§ A FAZER: Você pode reescrever o trecho sobre a questão ambiental nas obras de Kardec, começando nas palavras "Confesso que não" e parando depois de "as Leis Morais.", substituindo "surpreso" por "espantado"?

***** TRECHO CITADO *****

Confesso que não lia
essas questões há um
tempo. Passei batido
também, como advertiu o
André. E fiquei surpreso
ao ver que são apenas
três questões que, de
fato, devem passar
despercebidas para
muitos. É como se as
três formassem um item
de menor importância,
perdido na parte que
estuda as Leis Morais.
Como nada nas obras de
Kardec é mais ou menos
importante (tudo tem o
mesmo e importantíssimo
peso) e eu também sou um
entusiasta da questão
ambiental, resolvi me
debruçar sobre as três.
Que Santo André
Trigueiro, padroeiro das
causas ecológicas, me
ajude!
Na questão 715, Kardec
pergunta “Como pode o
homem conhecer o limite
do necessário?”. A
resposta diz que o homem
ponderado conhece tal
limite por intuição.
Muita gente, no entanto,
só irá conhecê-lo à
própria custa, ou seja,
batendo cabeça.

***** REGISTROS DE DADOS *****

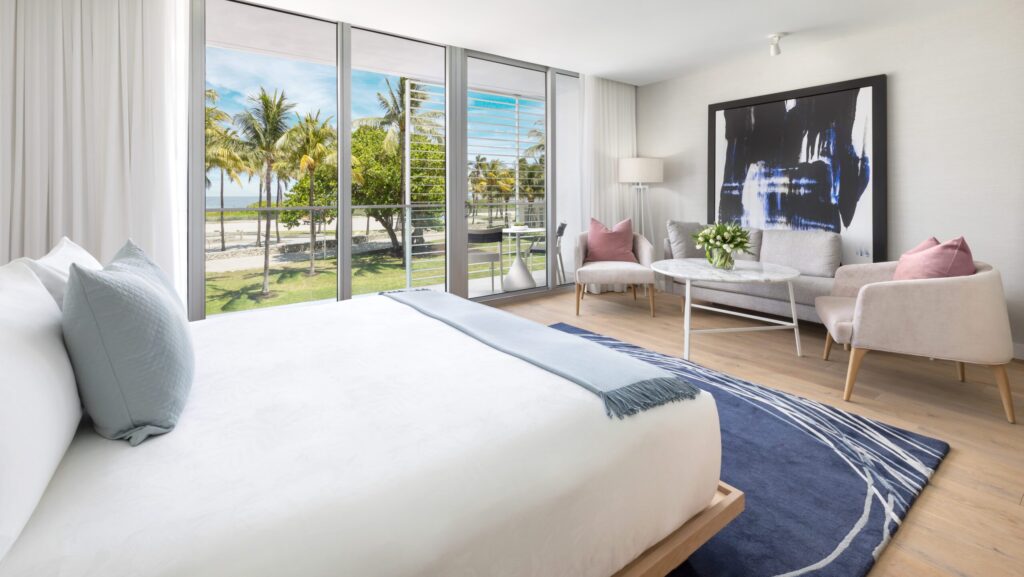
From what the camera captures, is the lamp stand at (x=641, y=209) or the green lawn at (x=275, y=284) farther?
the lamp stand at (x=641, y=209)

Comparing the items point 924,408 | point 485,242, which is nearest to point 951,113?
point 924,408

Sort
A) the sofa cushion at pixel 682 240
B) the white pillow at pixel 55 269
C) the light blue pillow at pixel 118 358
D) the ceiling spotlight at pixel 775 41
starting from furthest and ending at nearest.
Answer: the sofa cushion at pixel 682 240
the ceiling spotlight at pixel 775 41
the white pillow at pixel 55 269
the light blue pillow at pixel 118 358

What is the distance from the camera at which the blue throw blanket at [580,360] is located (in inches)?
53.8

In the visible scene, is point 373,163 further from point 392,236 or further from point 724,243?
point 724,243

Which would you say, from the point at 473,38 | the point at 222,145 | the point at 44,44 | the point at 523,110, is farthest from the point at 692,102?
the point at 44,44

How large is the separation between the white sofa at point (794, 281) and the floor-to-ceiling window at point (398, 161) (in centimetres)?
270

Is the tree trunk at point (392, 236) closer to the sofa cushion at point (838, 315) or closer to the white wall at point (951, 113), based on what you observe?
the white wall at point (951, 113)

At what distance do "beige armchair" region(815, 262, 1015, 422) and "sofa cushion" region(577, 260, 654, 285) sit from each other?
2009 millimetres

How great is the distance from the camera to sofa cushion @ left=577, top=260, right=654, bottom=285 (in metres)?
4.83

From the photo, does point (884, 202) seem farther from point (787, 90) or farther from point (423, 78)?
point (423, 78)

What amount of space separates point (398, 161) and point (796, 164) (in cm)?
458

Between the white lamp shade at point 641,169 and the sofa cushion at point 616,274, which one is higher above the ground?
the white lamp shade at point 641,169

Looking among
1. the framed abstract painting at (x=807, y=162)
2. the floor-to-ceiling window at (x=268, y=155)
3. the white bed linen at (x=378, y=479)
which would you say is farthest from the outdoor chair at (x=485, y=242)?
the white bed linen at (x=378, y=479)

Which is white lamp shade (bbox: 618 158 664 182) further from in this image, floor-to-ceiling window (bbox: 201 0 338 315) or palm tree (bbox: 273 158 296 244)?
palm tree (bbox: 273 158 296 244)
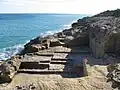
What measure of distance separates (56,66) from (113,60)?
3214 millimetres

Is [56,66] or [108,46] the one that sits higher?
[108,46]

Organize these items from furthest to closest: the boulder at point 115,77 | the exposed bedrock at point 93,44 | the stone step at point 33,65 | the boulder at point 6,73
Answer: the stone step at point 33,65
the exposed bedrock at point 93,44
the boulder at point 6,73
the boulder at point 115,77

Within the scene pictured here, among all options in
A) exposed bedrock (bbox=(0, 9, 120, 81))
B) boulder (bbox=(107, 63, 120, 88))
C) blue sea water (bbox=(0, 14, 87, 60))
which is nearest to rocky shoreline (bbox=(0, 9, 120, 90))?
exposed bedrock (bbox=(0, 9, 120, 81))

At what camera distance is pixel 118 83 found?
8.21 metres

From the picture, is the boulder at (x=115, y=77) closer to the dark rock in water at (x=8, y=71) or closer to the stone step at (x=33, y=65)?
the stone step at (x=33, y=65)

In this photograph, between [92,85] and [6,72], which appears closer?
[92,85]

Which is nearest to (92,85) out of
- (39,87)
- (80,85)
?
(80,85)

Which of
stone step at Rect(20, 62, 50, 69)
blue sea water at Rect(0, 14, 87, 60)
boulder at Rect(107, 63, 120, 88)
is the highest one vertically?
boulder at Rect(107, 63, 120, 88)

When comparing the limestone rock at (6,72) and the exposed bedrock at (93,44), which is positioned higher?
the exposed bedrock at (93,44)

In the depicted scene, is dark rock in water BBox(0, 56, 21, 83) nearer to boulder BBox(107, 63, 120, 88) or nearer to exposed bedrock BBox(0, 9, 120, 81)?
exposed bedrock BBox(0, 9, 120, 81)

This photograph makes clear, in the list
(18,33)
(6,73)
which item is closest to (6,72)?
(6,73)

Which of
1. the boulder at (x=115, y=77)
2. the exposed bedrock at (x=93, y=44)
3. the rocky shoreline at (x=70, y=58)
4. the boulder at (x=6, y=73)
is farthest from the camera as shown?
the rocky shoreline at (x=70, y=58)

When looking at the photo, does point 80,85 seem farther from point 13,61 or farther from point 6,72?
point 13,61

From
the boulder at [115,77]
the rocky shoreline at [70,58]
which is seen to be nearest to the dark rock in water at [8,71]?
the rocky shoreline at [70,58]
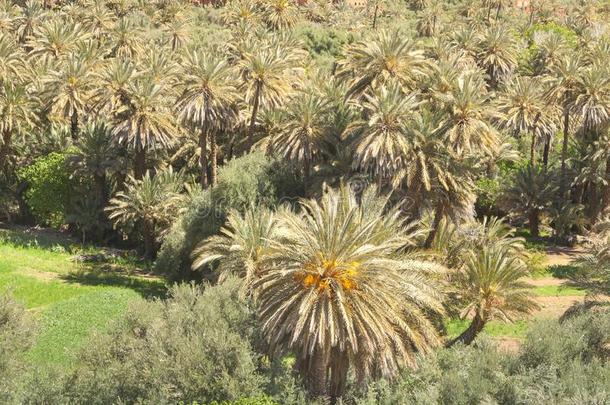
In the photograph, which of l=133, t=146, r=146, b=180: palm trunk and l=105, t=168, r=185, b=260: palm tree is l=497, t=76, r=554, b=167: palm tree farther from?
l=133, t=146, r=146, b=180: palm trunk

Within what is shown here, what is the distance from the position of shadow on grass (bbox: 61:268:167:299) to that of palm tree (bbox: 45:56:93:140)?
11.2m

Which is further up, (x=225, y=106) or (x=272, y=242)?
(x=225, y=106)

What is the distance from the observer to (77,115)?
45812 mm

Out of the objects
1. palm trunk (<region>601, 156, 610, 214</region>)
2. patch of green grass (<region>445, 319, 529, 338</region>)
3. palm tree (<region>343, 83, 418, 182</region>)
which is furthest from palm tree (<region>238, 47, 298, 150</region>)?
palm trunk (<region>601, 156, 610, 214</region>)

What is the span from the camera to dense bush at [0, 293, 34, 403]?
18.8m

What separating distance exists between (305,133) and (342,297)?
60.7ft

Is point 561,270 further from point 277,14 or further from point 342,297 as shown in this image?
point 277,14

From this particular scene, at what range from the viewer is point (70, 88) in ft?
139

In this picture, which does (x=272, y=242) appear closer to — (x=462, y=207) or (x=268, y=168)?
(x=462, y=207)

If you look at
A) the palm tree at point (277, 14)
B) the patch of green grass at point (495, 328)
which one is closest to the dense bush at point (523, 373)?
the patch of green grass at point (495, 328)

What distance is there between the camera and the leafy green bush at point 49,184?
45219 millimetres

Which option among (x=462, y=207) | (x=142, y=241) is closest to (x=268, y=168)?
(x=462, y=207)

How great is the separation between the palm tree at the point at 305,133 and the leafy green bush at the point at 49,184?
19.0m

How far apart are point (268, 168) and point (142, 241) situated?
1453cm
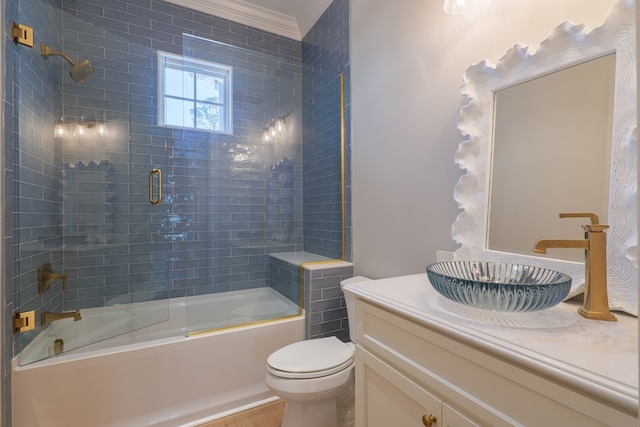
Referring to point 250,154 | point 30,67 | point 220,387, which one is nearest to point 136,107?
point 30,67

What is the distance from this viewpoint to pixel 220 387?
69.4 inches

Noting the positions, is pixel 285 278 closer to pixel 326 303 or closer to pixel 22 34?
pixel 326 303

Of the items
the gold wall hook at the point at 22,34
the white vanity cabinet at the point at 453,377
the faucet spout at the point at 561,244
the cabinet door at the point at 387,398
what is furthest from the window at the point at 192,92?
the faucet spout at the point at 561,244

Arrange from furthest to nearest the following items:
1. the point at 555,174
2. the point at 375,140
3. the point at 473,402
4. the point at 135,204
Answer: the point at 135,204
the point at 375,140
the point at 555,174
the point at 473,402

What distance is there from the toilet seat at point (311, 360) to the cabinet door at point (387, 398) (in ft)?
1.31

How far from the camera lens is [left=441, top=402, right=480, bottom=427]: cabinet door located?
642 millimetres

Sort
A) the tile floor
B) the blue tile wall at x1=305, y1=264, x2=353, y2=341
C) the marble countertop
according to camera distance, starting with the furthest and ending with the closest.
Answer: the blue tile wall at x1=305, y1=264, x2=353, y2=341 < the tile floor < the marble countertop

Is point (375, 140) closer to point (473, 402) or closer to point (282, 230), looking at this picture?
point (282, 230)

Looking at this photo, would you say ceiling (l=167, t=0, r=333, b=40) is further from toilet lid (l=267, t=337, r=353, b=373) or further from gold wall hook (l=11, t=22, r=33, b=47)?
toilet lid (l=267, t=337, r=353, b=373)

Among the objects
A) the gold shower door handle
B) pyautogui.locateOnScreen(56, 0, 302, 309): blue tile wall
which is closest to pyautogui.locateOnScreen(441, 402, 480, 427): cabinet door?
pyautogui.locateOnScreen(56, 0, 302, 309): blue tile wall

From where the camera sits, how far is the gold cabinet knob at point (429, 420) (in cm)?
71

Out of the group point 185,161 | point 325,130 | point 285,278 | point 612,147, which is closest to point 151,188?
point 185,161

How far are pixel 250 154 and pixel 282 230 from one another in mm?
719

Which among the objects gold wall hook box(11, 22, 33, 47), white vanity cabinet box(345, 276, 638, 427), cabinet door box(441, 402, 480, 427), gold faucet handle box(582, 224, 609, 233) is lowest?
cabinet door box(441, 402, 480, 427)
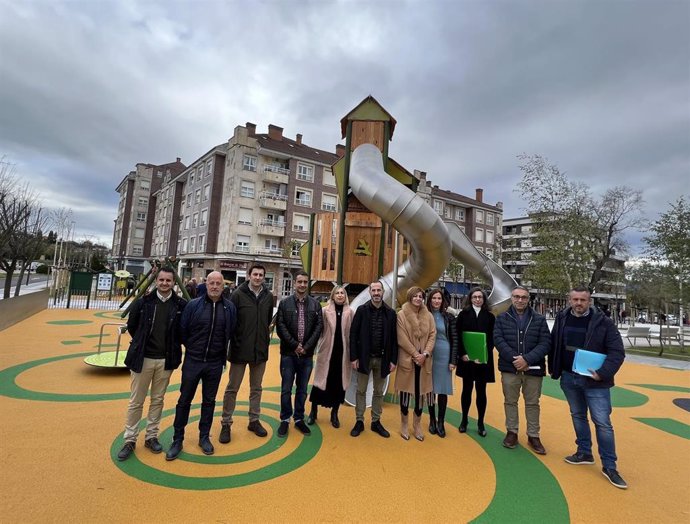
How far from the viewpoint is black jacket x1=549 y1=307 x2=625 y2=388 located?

*****

§ RESULTADO DO EXERCÍCIO:
Confesso que não lia
essas questões há um
tempo. Passei batido
também, como advertiu o
André. E fiquei espantado
ao ver que são apenas
três questões que, de
fato, devem passar
despercebidas para
muitos. É como se as
três formassem um item
de menor importância,
perdido na parte que
estuda as Leis Morais.